Der politische Diskurs und die demokratische Teilhabe ist, damit beschäftigt sich die Kommission eingehend, einem grundlegenden Wandel unterworfen. Die sich durch das Internet und andere digitale Medien ergebenden Möglichkeiten verheißen mannigfaltige, neuartige Strukturen politischer Partizipation und Kommunikation. Die diesbezüglich grundlegenden Weichenstellungen haben einen eminent richtungsweisenden Charakter in bezug auf die Etablierung einer damit assoziierten demokratischen Wirklichkeit. Die demokratische Verantwortung der Enquete-Kommission ist somit in Hinblick auf ihre die Zukunft entscheidend mitgestaltende Einflußnahme kaum hoch genug einzuschätzen. Ich möchte, u.a. auch vor dem Hintergrund der jüngst gemachten und beobachteten Erfahrungen, diese Frage auf nur einen Teilaspekt fokussieren: Die Moderation des Forums des Petitionsausschusses setzt die Richtlinien des Forums um. Hierzu gehört z.B. die Löschung von Beiträgen, die "in keinem sachlichem Zusammenhang zum Anliegen der Petition" stehen. Hierbei zeigte sich, welch unruhestiftendes und diskussionsbeeinflussendes Potential diesem Vorgehen innewohnt. Entsprechend habe ich das Thema "Qualitätssicherung auf dem Gebiet der Moderation" gestartet. Ein analoger "thread" ist in Adhocracy unter "Netzwerkbefähigung der Verwaltungsmitarbeiterinnen und -mitarbeiter" zu finden. Mich würde interessieren, welche Stellung Sie persönlich zu dieser Thematik beziehen.
Mit freundlichen Grüßen
Christian C. Werth
Sehr geehrter Herr Werth,
vielen Dank für Ihre Frage und vor allem danke für Ihr Engagement bei der Enquete!

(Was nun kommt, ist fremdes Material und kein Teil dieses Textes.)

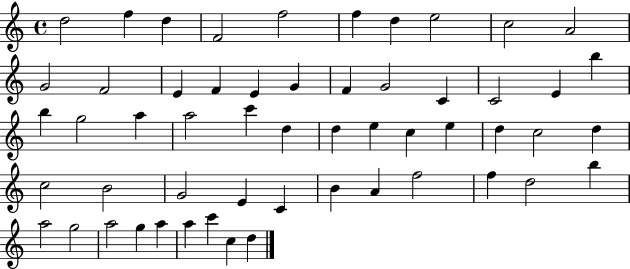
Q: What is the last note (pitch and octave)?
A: D5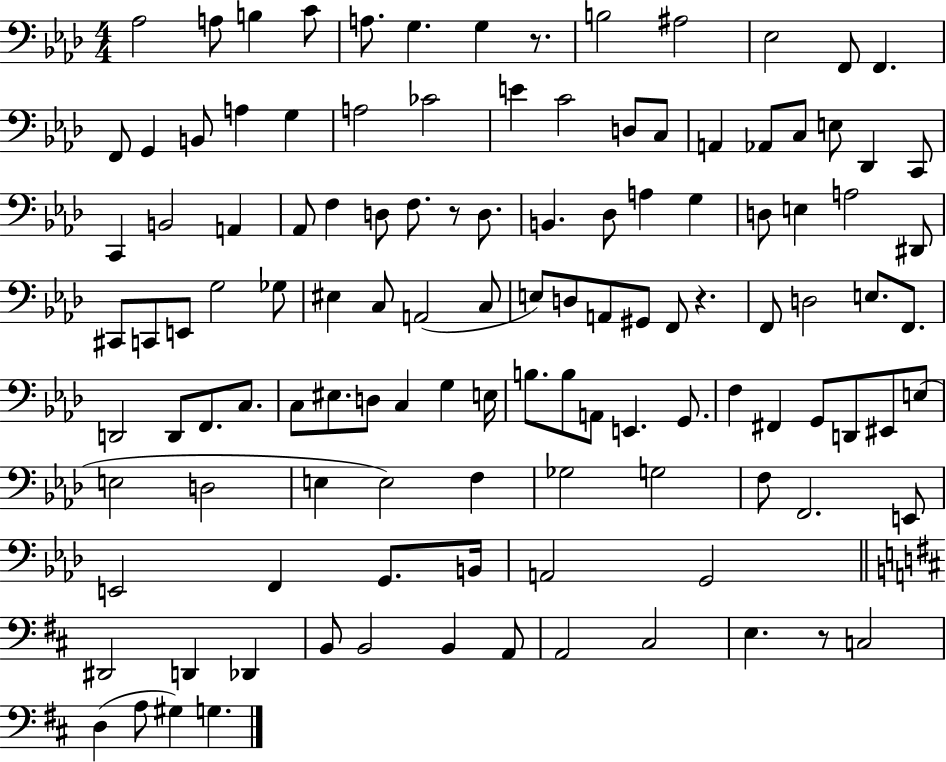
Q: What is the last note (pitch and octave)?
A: G3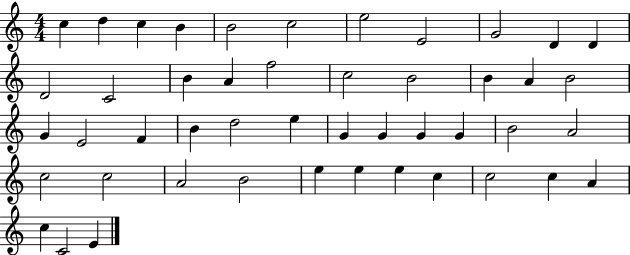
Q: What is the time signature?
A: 4/4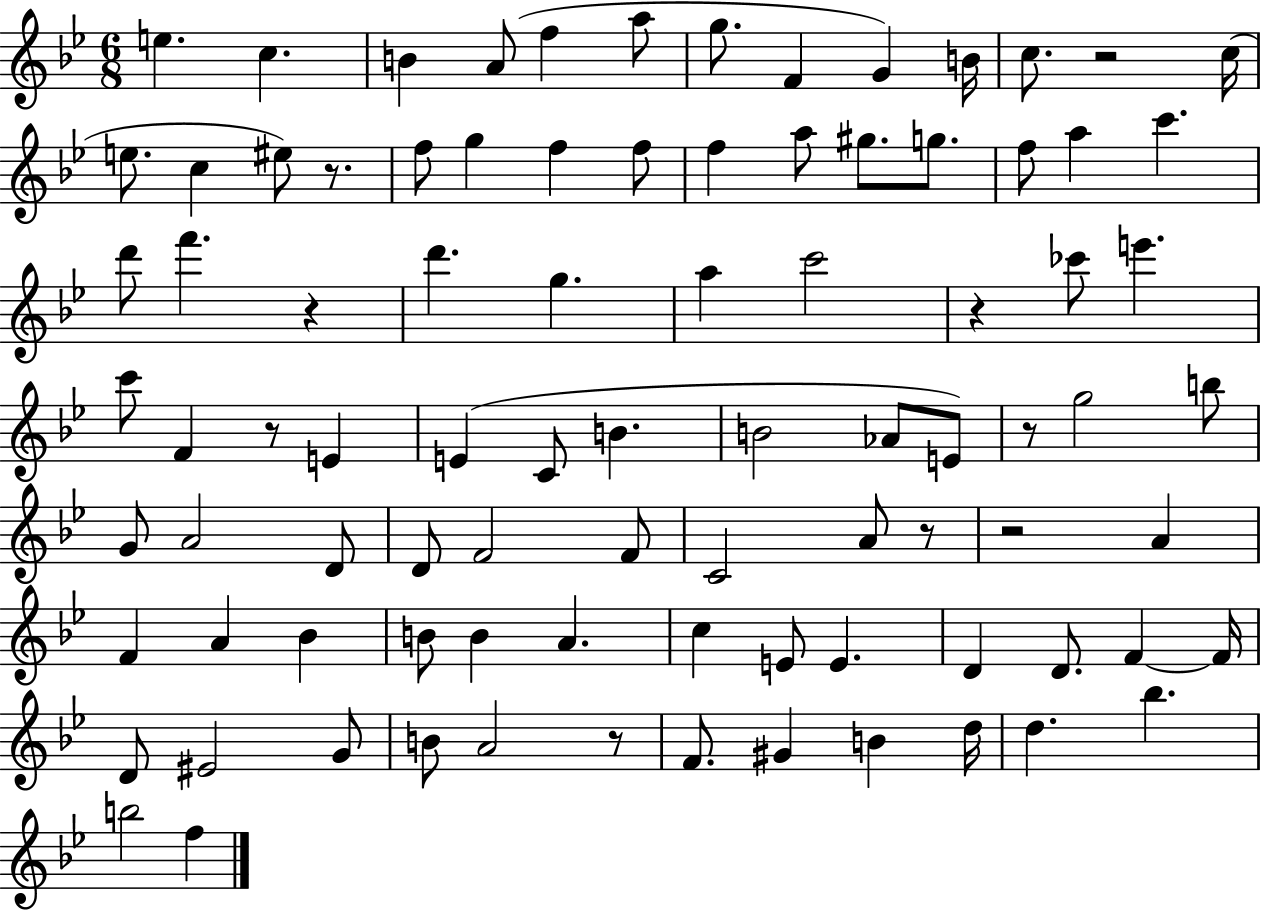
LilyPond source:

{
  \clef treble
  \numericTimeSignature
  \time 6/8
  \key bes \major
  e''4. c''4. | b'4 a'8( f''4 a''8 | g''8. f'4 g'4) b'16 | c''8. r2 c''16( | \break e''8. c''4 eis''8) r8. | f''8 g''4 f''4 f''8 | f''4 a''8 gis''8. g''8. | f''8 a''4 c'''4. | \break d'''8 f'''4. r4 | d'''4. g''4. | a''4 c'''2 | r4 ces'''8 e'''4. | \break c'''8 f'4 r8 e'4 | e'4( c'8 b'4. | b'2 aes'8 e'8) | r8 g''2 b''8 | \break g'8 a'2 d'8 | d'8 f'2 f'8 | c'2 a'8 r8 | r2 a'4 | \break f'4 a'4 bes'4 | b'8 b'4 a'4. | c''4 e'8 e'4. | d'4 d'8. f'4~~ f'16 | \break d'8 eis'2 g'8 | b'8 a'2 r8 | f'8. gis'4 b'4 d''16 | d''4. bes''4. | \break b''2 f''4 | \bar "|."
}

Zu Ihrer Frage: Die Projektgruppe "Demokratie und Staat" der Enquete-Kommission, auf die Sie sich beziehen, hat sich bereits mit dem von Ihnen eingestellten Thema "Netzwerkbefähigung der Verwaltung" auseinandergesetzt und wird dies im Rahmen der Diskussion zu den Handlungsempfehlungen nochmals machen. Ich sehe darin auch einen Erfolg für die Beteiligungstools bei der Enquete, denn es zeigt, dass die Bürgerinnen und Bürger direkt Einfluss auf unsere Agenda haben.

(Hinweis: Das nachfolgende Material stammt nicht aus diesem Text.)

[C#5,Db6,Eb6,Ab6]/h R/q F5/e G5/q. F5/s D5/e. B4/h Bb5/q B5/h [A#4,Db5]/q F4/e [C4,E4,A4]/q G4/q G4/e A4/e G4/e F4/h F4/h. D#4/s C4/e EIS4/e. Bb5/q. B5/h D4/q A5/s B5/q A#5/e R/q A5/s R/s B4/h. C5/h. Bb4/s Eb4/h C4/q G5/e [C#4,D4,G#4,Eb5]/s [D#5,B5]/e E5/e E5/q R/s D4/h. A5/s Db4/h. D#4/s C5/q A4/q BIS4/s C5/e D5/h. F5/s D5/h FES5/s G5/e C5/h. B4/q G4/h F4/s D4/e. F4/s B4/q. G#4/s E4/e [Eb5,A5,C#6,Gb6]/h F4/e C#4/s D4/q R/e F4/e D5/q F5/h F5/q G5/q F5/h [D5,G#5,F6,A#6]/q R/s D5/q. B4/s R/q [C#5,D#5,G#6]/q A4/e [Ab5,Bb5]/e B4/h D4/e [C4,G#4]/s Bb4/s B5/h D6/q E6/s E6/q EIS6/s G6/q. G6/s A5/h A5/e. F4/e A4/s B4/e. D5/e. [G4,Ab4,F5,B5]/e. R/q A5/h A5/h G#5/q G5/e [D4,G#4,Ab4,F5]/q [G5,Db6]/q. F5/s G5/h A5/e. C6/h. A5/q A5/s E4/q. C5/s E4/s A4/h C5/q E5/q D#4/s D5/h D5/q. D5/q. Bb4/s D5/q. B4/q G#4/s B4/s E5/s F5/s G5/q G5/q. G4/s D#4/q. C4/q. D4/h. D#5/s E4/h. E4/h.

Natürlich prägt die Kultur der Verwaltung, wozu natürlich auch die Qualifikation der Mitarbeiterinnen und Mitarbeiter gehört, den Erfolg und Misserfolg für den Einsatz neuer Technologien entscheidend. Die Enquete-Kommission hat aus diesem Grund ausdrücklich eine eigene Online-Redaktion eingerichtet, deren MitarbeiterInnen nicht nur über entsprechende Erfahrung, sondern auch über technisches Know-How verfügen und die neuen Tools wie Adhocracy offen gegenüberstehen. Der von Ihnen angesprochenen Punkt der Moderation ist nicht nur für Mitglieder der Verwaltung heikel. Aus meiner persönlichen Erfahrung kann ich sagen, dass dies auch erfahrene Redakteurinnen und Redakteure von Onlinepublikationen immer wieder vor Probleme stellt. Mit Schulungen wird man da sicher teilweise helfen können aber dies wird diese heikle Frage nicht vollständig lösen können.
Ich begrüße es aber ausdrücklich, dass mit der Enquete-Kommission auch bei der Bundestagsverwaltung neue Impulse gesetzt wurden. Ich hoffe, dass die Enquete auch für den Rest der Bundestagsverwaltung, Maßstäbe zu setzen, in der Lage ist.
Ich stimme aber meinem Kollegen Konstantin von Notz in seiner Antwort auf Ihre gleichlautende Frage zu, wenn er darauf hinweist, dass wir bei der Enquetekommission bzw. im Parlamentsbetrieb nicht einseitig nur auf eine Befähigung der Verwaltung setzen sollten. Sie kann niemals alleine die von Ihnen im Vorschlag genannte "Gatekeeper-Funktion" ausführen. Wir Abgeordneten müssen letztlich alleine entscheiden, was wir für unsere Positionsfindung berücksichtigen. Es sollte daher auch aus meiner Sicht nicht nur der Verwaltung überlassen sein, wie mit den direktdemokratischen Prozessen umgegangen wird.